Google Android has long supported multi-tasking. On most phones and tablets that just means an app can run in the background while you’re using another in the foreground (for instance you can listen to music while you surf the web).
A few software makers have added support for mini-apps that can run in small windows on top of other apps. But it looks like Chinese tablet maker Chuwi plans to bring support for running any app in a small window — much the way you can do on a Windows or OS X computer.
As Mike Cane points out, it’s likely that this feature doesn’t come from Chuwi itself, but rather from the folks at chip maker Rockchip. That means we could see support for running apps in windows on many more tablets, phones, and TV boxes soon.
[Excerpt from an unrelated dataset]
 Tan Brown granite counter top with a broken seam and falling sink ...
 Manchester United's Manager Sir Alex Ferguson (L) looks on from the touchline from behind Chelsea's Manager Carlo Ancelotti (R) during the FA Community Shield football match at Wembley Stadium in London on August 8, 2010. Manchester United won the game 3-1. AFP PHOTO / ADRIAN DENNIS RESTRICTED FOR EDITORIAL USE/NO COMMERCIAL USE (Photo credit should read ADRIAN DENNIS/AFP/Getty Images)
Rockchip was showing off an early version of this technology at CES in January. The company showed me a tablet prototype with an RK3188 quad-core processor and demonstrated how you could play a video, shrink the video window and move it anywhere on the screen so that you could keep watching while using a different app.
But that demo seems pretty primitive compared with what Chuwi is showing off now. A series of screenshots show apps including the Android calendar, web browser, media player, calculator, and clock running in windows. These windows can be moved anywhere on the screen or resized to take up more or less space.

Overall it makes Android look a lot more like a desktop operating system such as Windows 8, OS X, or Ubuntu.
Since Android is open source software, there’s nothing stopping a company like Rockchip from modifying it to add support for this type of feature. What remains to be seen is whether problems will arise from running apps in a way that Google and app developers may not have intended.
When the folks behind CyanogenMod started working to use the Cornerstone framework to add support for windowed apps to their custom version of Android, they met resistance from Google and eventually scrapped the project.
That’s not to say that it’s impossible to bring support for multi-window apps to Android in a way that doesn’t get on Google’s bad side. But it’s also not clear if the folks at Rockchip really care.
There are plenty of companies that take Google’s code, modify it, and release something that hardly looks like Android at all, even if it means losing access to Google apps that aren’t open source, such as the Play Store and Google Maps. For instance the Amazon Kindle Fire line of tablets run heavily modified versions of Android, and both Ubuntu Phone OS and Firefox OS use some Android code.
Anyway, support for running apps in windows could be a way for companies selling device with Rockchip processors to differentiate themselves. While the feature could come in handy on tablets, it could be something of a game-changer on Android TV boxes which are sort of like tiny Android desktop computers that let you run apps on a big screen.
Support for running those apps in windows really could make some of these devices feel more like cheap desktop PC replacements.
It looks like the new feature could be available for devices with Rockchip’s RK3188 ARM Cortex-A9 quad-core processor and RK3168 ARM Cortex-A9 dual-core CPU.